L’Algérie vient de franchir une étape majeure dans sa transformation numérique avec le lancement officiel des services de certification et de signature électroniques. Cette initiative, dévoilée le dimanche 16 février à Alger, s’adresse aux opérateurs économiques publics et privés, marquant ainsi une avancée significative dans la modernisation des transactions commerciales du pays.
Une avancée majeure pour la sécurisation des transactions numériques
L’Autorité économique de certification électronique (AECE), sous la tutelle de l’Autorité de régulation de la poste et des communications électroniques (ARPCE), pilote ce projet novateur. Cette initiative permettra de sécuriser l’ensemble des transactions et des échanges électroniques dans le secteur économique algérien, renforçant ainsi la confiance dans les échanges numériques.
Des bénéfices concrets pour les opérateurs économiques
Mohamed El Hadi Hannachi, président du Conseil de l’ARPCE, souligne que cette démarche représente une étape cruciale vers une transformation numérique complète. Les opérateurs pourront désormais signer leurs documents électroniquement en toute sécurité, améliorant significativement l’efficacité et la transparence des transactions officielles.
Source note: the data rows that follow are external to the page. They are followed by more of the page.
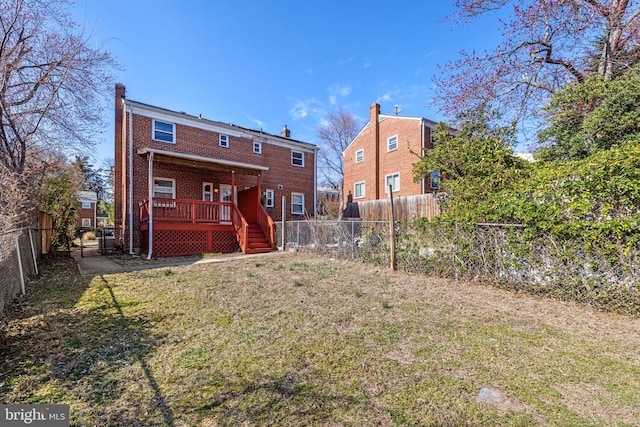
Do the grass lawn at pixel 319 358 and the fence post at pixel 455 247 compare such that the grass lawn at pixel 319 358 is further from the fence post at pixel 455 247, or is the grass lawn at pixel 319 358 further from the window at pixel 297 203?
the window at pixel 297 203

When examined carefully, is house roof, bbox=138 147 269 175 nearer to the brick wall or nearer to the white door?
the white door

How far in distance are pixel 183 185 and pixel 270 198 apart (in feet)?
15.4

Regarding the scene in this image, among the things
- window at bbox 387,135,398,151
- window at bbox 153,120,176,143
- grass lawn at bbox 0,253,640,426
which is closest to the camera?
grass lawn at bbox 0,253,640,426

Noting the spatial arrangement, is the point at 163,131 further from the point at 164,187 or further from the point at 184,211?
the point at 184,211

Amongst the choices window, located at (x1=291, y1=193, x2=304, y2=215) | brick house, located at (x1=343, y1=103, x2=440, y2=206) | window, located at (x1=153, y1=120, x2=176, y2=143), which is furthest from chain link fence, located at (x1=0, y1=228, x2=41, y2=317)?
brick house, located at (x1=343, y1=103, x2=440, y2=206)

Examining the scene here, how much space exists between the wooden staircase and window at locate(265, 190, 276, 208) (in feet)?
9.25

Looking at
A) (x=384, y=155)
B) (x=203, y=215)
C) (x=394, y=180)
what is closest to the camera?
(x=203, y=215)

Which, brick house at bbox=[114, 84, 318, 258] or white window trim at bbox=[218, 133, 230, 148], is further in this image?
white window trim at bbox=[218, 133, 230, 148]

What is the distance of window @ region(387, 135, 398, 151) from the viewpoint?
19800 mm

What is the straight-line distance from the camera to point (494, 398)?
99.3 inches

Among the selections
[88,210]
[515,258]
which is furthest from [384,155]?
[88,210]

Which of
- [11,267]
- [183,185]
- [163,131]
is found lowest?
[11,267]

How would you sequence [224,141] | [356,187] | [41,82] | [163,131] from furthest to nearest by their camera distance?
[356,187] < [224,141] < [163,131] < [41,82]

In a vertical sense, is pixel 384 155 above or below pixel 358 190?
above
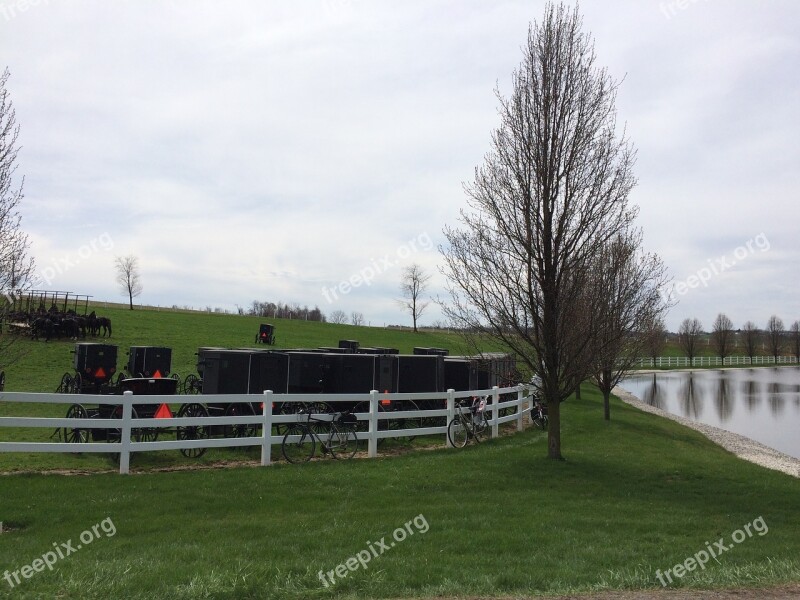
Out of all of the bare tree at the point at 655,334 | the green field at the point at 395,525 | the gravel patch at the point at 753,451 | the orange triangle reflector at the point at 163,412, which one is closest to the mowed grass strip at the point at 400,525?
the green field at the point at 395,525

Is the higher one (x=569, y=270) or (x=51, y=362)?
(x=569, y=270)

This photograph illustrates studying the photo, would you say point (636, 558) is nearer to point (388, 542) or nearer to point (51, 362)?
point (388, 542)

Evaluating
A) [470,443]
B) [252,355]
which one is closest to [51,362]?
[252,355]

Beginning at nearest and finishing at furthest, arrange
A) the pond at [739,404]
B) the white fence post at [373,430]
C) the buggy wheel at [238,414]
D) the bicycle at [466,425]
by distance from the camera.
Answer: the white fence post at [373,430]
the buggy wheel at [238,414]
the bicycle at [466,425]
the pond at [739,404]

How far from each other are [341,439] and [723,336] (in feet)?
364

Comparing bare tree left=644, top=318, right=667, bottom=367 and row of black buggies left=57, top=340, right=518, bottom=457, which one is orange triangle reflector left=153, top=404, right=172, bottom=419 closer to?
row of black buggies left=57, top=340, right=518, bottom=457

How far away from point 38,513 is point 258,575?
3980 mm

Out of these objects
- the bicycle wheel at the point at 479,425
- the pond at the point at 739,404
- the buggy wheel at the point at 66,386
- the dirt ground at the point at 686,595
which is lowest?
the pond at the point at 739,404

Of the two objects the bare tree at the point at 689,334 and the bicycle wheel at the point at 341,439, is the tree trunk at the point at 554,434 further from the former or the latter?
the bare tree at the point at 689,334

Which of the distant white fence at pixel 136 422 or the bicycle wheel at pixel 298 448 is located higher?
the distant white fence at pixel 136 422

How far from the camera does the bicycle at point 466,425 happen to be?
15.5m

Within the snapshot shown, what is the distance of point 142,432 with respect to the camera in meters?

Une solution écologique et efficiente
Cette digitalisation apporte des avantages substantiels en termes d’optimisation du temps et des ressources. La réduction de l’utilisation des moyens traditionnels contribue à la protection de l’environnement, tandis que les technologies de cryptage garantissent la sécurité des documents et la protection des données.
Premier pas vers une implémentation concrète
L’Entreprise d’appui au développement du numérique (EADN) est devenue le premier opérateur à recevoir un certificat de signature et de certification électronique. Samia Touchen, directrice de l’AECE, confirme que ces services visent à sécuriser l’ensemble des transactions électroniques des opérateurs économiques, qu’ils soient publics ou privés.